Tally how many lines in the material include the word "site", then give that figure by itself.

_RECORDS SUPPLIED_
"""
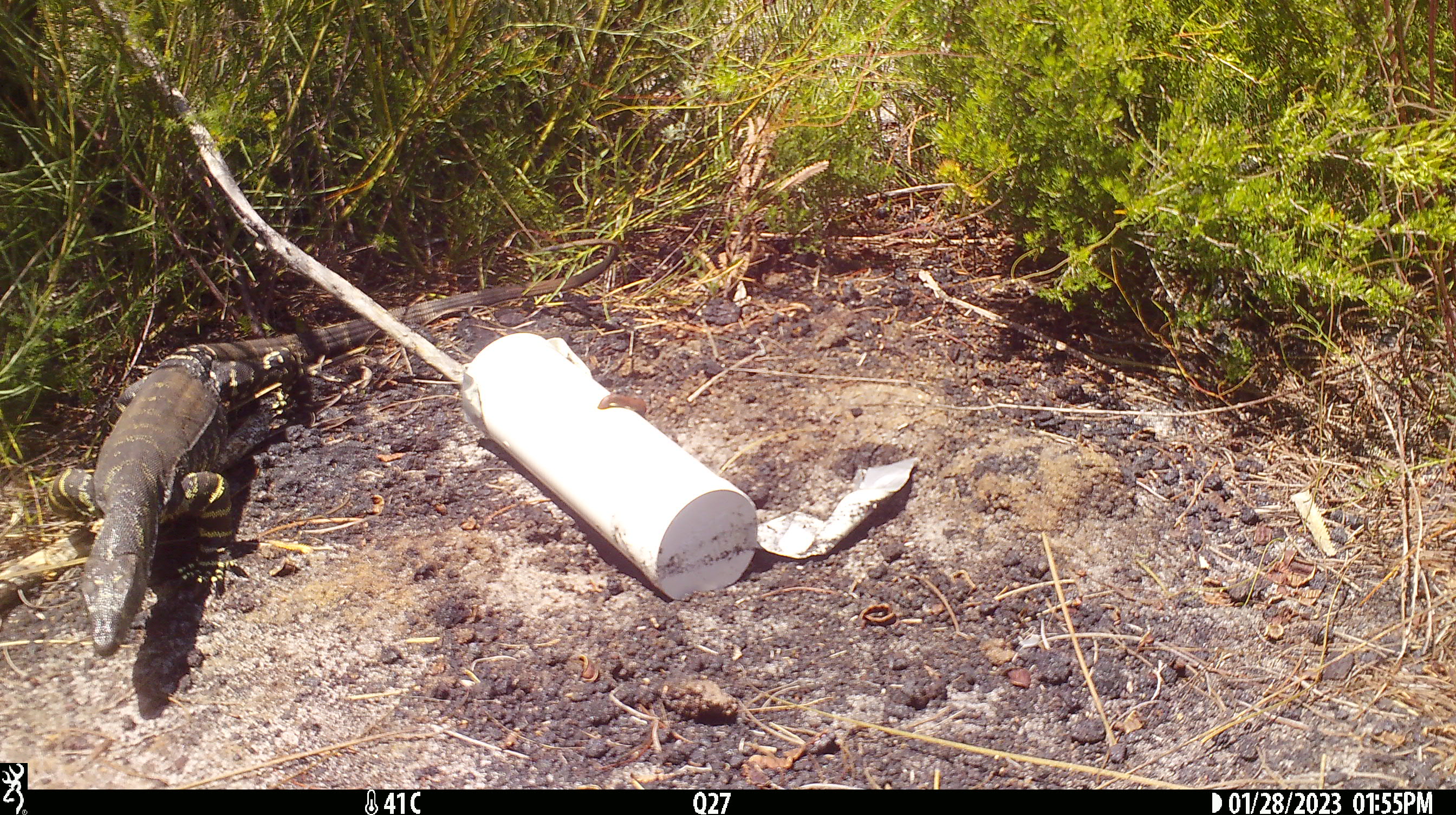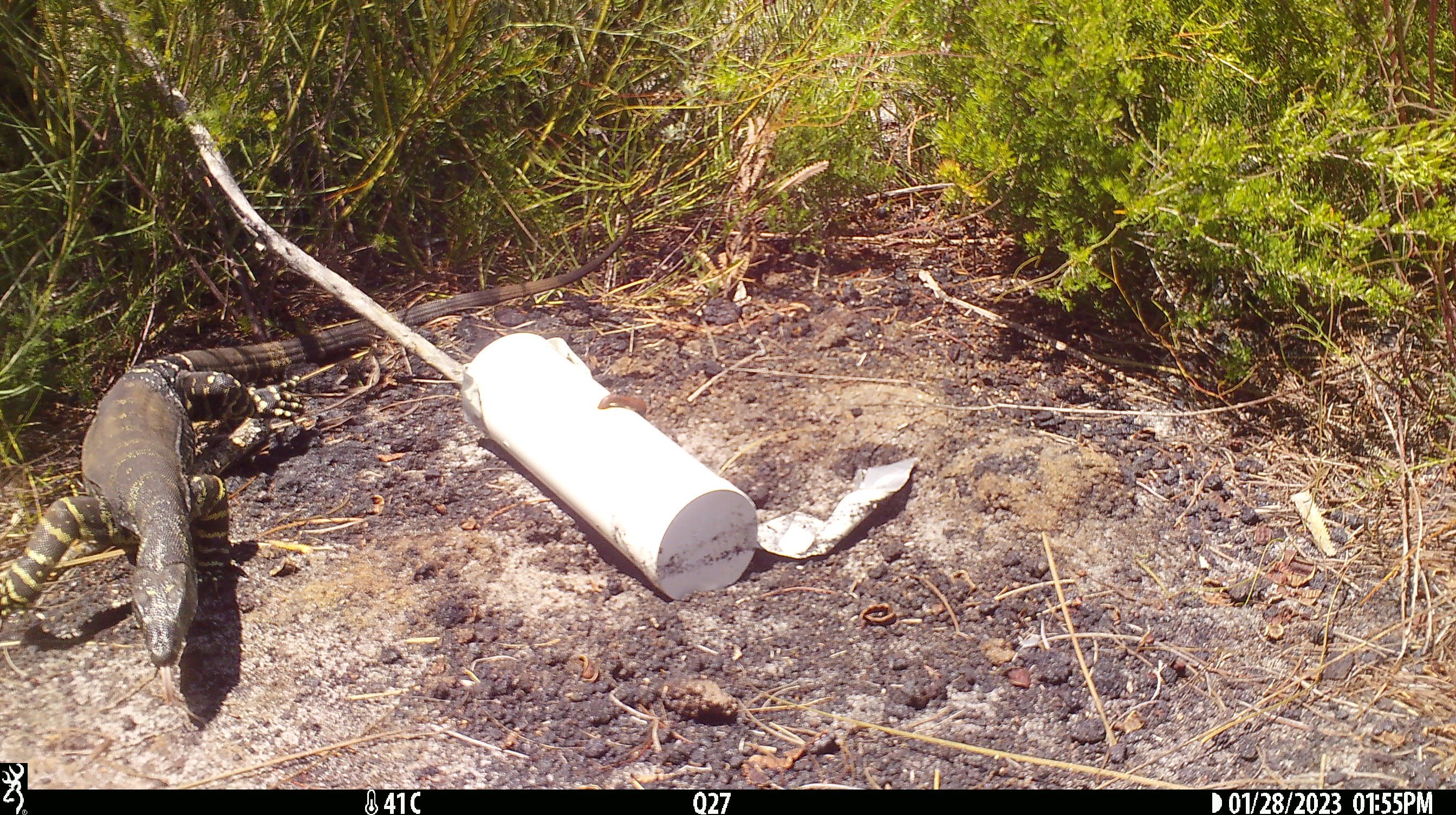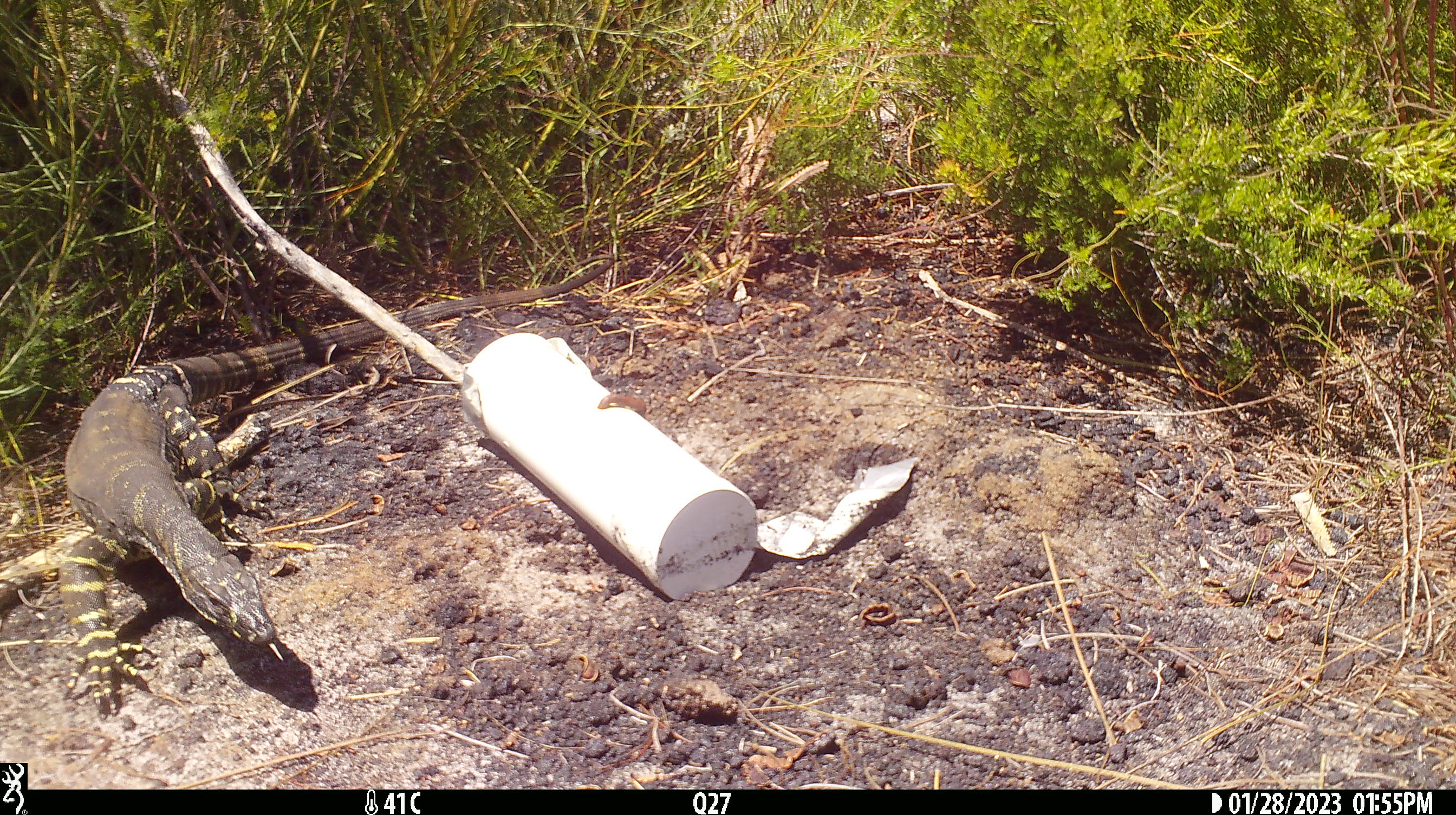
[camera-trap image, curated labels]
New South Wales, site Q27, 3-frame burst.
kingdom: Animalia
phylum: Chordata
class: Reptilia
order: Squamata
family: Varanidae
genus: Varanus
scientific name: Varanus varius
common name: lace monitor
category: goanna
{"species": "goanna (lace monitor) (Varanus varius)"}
"""
"""
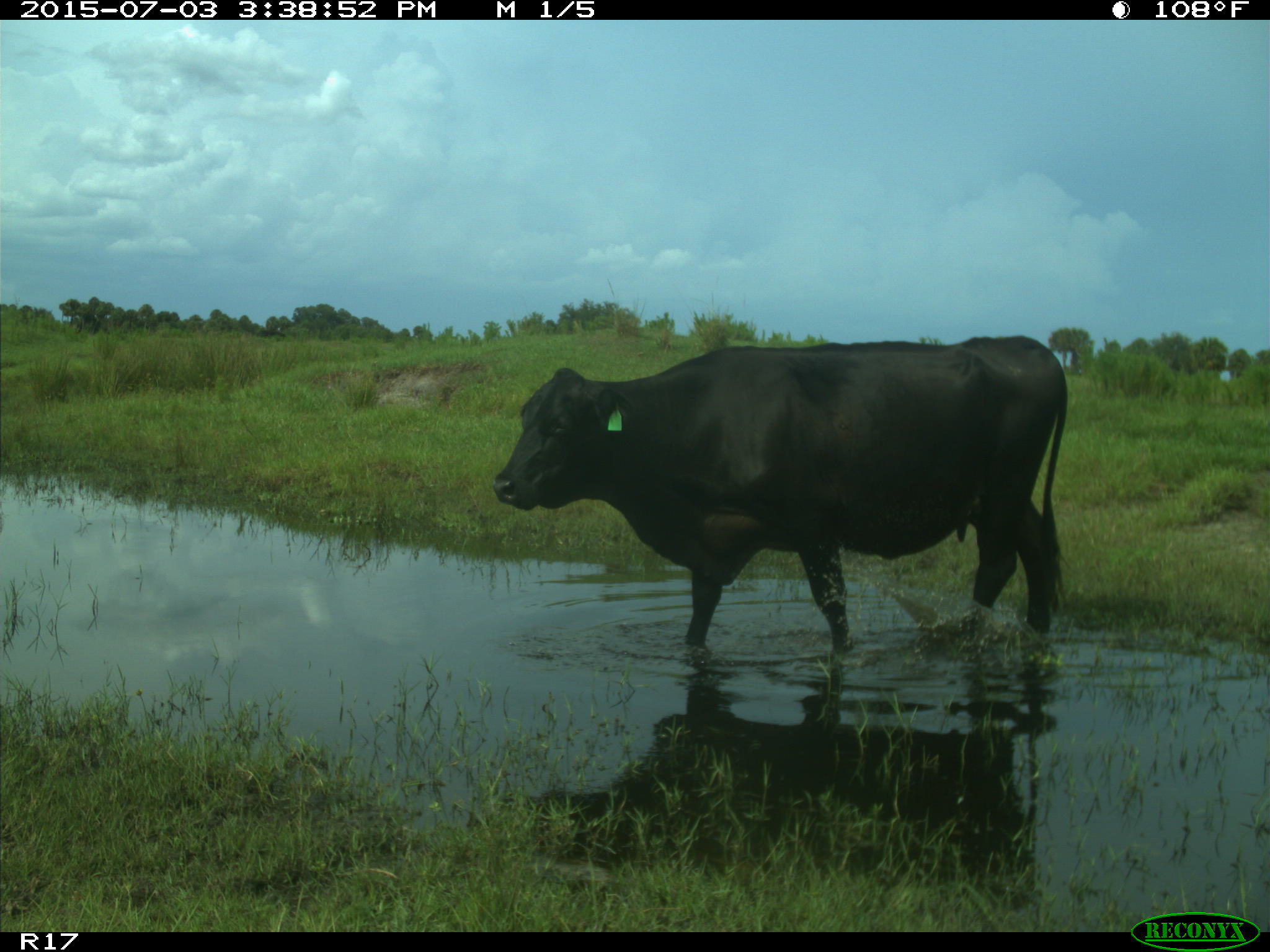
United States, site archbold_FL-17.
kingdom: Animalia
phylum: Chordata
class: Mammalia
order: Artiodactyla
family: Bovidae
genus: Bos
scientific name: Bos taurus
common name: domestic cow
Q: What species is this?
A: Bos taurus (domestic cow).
"""
_SOLUTION FOR THIS EXERCISE_
2